Österreichische Post AG was an address broker that had collected various information on Austrian citizens to infer their political affinities. It then sold the data to third parties for targeted advertising. UI became aware that the company had been processing his personal data without his consent and had assumed he had an affinity to a particular political party. He brought a claim, seeking compensation for ‘upset, loss of confidence and a feeling of exposure’.

According to Article 82(1) of the GDPR “any person who has suffered material or non-material damage as a result of an infringement of this Regulation shall have the right to receive compensation from the controller or processor for the damage suffered”. The CJEU highlighted the necessity for a causal link between the damage and the infringement in the wording of this provision.[1] The court concluded that an infringement by itself would not give rise to an award.[2]There must be three conditions present for the right to compensation, set out in Article 82(2) of the GDPR, namely[3]:

  • Processing of personal data,
  • Which infringes a provision of the GDPR,
  • Which causes damage suffered by the data subject.

Where a data subject has not suffered any ‘damage’ from the infringement, the provisions in Articles 77, 78, 83 and 84 of the GDPR provide legal remedies in the form of regulatory enforcement action.[4]

On the question of a threshold for seriousness, the court pointed out that recital 146 of the GDPR states that the concept of damages should be interpreted broadly, in line with caselaw of the CJEU, which has not adopted a narrow definition.[5] Furthermore, the GDPR is designed to provide a high level of protection to individuals in the use of their personal data and to ensure consistency of regulation in the EU.[6] If compensation for non-material damage depended on a minimum threshold, it would “risk undermining the coherence of the rules established by the GDPR” and be contrary to the purpose of the regulation.[7]

This ruling resonates with the conclusion of the UK Supreme Court in the case of Lloyd v Google LLC [2021] UKSC 50. My blog article on this case can be found here.

(ii) Case C-487/21: Österreichische Datenschutzbehörde and CRIF (data subject access requests)

CRIF is a business consulting agency that provides information on the creditworthiness of individuals when requested by third parties. An individual made a data subject access request to CRIF, asking for copies of emails and database extracts that contained his personal data. CRIF sent him a summary of the processing of his personal data in the form of a list. The individual objected and filed a complaint with his data supervisory authority, who agreed with CRIF.

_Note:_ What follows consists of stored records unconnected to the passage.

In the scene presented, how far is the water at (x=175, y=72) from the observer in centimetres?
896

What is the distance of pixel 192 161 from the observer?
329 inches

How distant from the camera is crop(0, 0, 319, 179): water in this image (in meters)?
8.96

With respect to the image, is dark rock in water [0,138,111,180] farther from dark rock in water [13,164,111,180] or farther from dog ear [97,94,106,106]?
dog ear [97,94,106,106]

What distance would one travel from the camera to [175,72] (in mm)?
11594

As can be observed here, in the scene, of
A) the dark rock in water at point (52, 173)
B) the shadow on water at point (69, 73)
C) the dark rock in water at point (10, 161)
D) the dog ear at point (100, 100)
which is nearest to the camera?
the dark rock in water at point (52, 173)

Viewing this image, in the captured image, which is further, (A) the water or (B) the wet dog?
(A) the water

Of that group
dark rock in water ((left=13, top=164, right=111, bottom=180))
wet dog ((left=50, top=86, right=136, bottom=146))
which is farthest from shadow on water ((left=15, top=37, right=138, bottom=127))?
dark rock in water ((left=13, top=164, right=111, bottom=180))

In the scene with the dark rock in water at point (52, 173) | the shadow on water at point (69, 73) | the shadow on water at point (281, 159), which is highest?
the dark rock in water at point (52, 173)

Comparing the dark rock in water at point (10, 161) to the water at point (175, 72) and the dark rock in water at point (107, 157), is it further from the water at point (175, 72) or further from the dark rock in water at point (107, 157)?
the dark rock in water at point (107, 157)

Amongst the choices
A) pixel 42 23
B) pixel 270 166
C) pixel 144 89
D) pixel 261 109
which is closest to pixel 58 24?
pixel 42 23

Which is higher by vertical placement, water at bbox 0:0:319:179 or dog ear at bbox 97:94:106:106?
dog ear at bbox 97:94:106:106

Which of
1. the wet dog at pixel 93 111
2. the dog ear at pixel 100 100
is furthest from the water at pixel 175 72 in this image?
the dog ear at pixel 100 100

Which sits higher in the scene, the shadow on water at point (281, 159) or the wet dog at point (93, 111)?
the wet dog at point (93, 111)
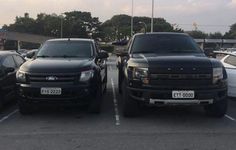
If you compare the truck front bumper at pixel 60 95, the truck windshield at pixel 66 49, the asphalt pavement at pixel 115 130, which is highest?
the truck windshield at pixel 66 49

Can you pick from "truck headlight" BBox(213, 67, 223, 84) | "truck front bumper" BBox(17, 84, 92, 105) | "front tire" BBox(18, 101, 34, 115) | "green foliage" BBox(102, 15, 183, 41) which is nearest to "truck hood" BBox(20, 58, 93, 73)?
"truck front bumper" BBox(17, 84, 92, 105)

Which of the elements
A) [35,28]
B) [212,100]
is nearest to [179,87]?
[212,100]

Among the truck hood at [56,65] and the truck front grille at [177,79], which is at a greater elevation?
the truck hood at [56,65]

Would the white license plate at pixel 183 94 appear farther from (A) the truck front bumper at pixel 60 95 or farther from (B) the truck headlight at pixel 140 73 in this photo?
(A) the truck front bumper at pixel 60 95

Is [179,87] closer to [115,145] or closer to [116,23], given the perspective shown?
[115,145]

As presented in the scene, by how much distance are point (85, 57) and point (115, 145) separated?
3.99m

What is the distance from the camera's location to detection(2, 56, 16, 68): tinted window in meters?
10.8

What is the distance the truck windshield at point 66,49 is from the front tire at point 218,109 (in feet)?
10.4

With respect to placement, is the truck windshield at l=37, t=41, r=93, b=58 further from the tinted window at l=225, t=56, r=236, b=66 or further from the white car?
the tinted window at l=225, t=56, r=236, b=66

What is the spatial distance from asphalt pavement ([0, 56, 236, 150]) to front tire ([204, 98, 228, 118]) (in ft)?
0.39

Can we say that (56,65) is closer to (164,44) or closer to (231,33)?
(164,44)

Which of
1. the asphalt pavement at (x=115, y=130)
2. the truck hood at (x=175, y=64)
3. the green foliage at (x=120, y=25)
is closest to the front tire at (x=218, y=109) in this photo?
the asphalt pavement at (x=115, y=130)

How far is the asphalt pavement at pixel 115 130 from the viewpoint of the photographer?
710cm

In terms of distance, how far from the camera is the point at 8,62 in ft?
36.5
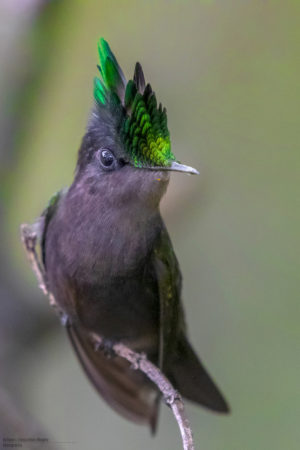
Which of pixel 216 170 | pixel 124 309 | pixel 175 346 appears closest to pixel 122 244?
pixel 124 309

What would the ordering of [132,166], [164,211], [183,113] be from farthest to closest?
1. [164,211]
2. [183,113]
3. [132,166]

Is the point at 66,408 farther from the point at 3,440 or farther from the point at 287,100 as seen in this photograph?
the point at 287,100

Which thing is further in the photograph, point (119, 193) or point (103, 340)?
point (103, 340)

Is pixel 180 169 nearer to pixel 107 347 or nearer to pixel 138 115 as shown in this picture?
pixel 138 115

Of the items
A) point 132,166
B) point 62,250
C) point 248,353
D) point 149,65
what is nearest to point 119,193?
point 132,166

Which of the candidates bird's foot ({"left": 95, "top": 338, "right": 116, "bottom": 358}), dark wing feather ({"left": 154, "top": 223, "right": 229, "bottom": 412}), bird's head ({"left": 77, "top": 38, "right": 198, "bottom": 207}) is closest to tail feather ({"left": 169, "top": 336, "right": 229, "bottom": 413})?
dark wing feather ({"left": 154, "top": 223, "right": 229, "bottom": 412})

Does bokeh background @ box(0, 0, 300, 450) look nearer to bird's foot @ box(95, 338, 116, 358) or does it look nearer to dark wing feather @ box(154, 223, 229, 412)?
dark wing feather @ box(154, 223, 229, 412)
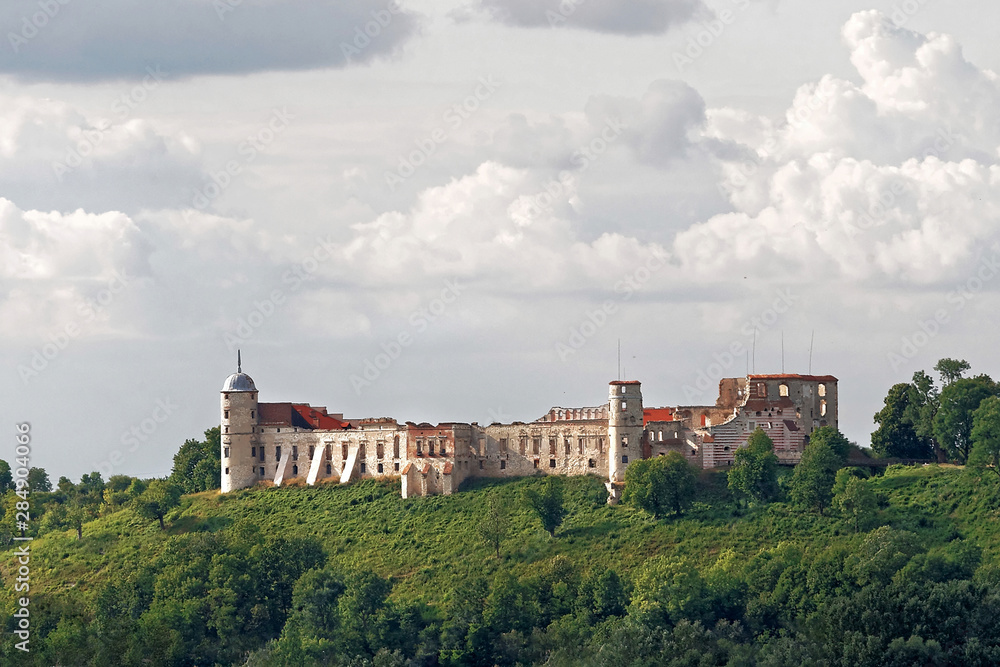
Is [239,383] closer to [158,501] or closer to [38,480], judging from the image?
[158,501]

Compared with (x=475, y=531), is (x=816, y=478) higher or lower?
higher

After proceedings were brought, the Austrian Federal Administrative Court requested a preliminary ruling on the interpretation of the right of access to personal data under Article 15 of the GDPR. In particular, whether Article 15(3) of the GDPR, taken with Article 12(1) must be interpreted as meaning that a data subject has the right not only to obtain a copy of personal data being processed, but also a copy of extracts from documents, entire documents, or extracts from databases in which the personal data is found. The ruling is available here.

The CJEU noted the broad definition of personal data, which can encompass opinions and assessments so long as it ‘relates’ to the data subject.[8] Information ‘relates’ to a data subject if “by reason of its content, purpose or effect, it is linked to an identifiable person”.[9] Citing the Advocate General’s Opinion with approval, the court agreed that the broad definition includes all information from the processing of personal data and any further related processing.[10]This would include, in the present case, an assessment of a person’s creditworthiness.[11]

Recital 63 of the GDPR states that the purpose of Article 15 is to enable a data subject to be aware of and verify the lawfulness of the processing of his or her personal data. The right of access is also necessary to enable a data subject to exercise other rights, for example the right to rectification, the right to object and the right to be forgotten.[12] The principle of transparency requires that a data subject knows about the processing operation and its purpose (see Article 5(1)(a) and recitals 58 and 60 of the GDPR).[13] 

Therefore, the court concluded that under Article 15(3), a data subject must be given a “faithful and intelligible reproduction” of the personal data.[14] This may entail the provision of copies of extracts from documents, entire documents, or extracts from databases that contain the personal data if contextualisation is required to enable him or her to understand how the personal data is being processed.[15] It may also include showing where there is an absence of information about a data subject where other data is processed with the personal data (for example an empty field in a database).[16]

(iii) Case T-557/20, SRB v European Data Protection Supervisor (‘EDPS’) (pseudonymised personal data)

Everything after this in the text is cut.